That same year brought intense longing and a fateful decision. I had my sights set on the beautiful Maypole dance. Like members of a secret society, selected grade three students were taught how to weave the red, white and blue ribbons to form intricate patterns. I knew the music by heart and had memorized all the dance steps. The anticipation, combined with the sweetness of Spring, was almost more than my young soul could bear.
But it was not to be. My mother said the dust stirred up by the dancers in the school yard would aggravate my asthma. (By year end, I had missed a total of 3 months of school due to illness). For the moment I was inconsolable. My cherished dream was buried in a storm of tears.
My dance studies continued. By grade six, I travelled to the neighbouring city of Nanaimo which meant I had to leave school five minutes early each Thursday in order to catch the bus. One day, my teacher stood me in front of the class. “Are your dance lessons really worth it?” Mr. Robertson asked sternly. “Do you think I can let you go 5 minutes early and not allow the others the same freedom?”
This humiliating incident, coupled with a growing difficulty to perform the ballet routines -- an inherent stiffness in my body, according to the specialist -- led me to abandon formal lessons.
Throughout my life, however, there were other dance opportunities at parties, weddings and such. Sometimes I put favourite music on at home and danced. If I confessed to anyone that I danced alone and especially with the lights turned low, it was as if I had revealed a dark secret.
When my husband retired, we stayed that first winter at an RV resort in California. Most of my time was spent convalescing from yet another bout of pneumonia. One evening while he was away, a piece came on the radio that stirred the blood in my tired veins. Beethoven’s 7th Symphony -- the beautiful 2nd movement -- pulled me out of bed like I was being led by the Pied Piper.
In the California desert thousands of miles from home, I moved in slow steps up and down the narrow aisle of our motor home. The heroic music built to a climax and I could feel my world expand beyond the walls of my small room and beyond the confines of my illness.

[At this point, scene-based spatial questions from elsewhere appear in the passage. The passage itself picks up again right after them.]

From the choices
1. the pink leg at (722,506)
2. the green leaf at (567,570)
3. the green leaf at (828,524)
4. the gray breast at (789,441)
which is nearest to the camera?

There was a drought of several years when, for one reason or another, I no longer danced. That is, until the day I read Dr. Biehl’s story which reminded me of what I had been missing. The gentle stretching to my favourite music was just what my aching body needed. And like water in the desert, dance fed my spirit and gave me joy.
“So you see,” I say to my children seated across the room, “There are lots of stories from my past. And dancing is not only about having a supple body, the right moves or an audience to impress. It’s about the pleasure of moving and enjoying each step on the way.” I sent a quiet thank you to Dr. Biali for reminding me of that.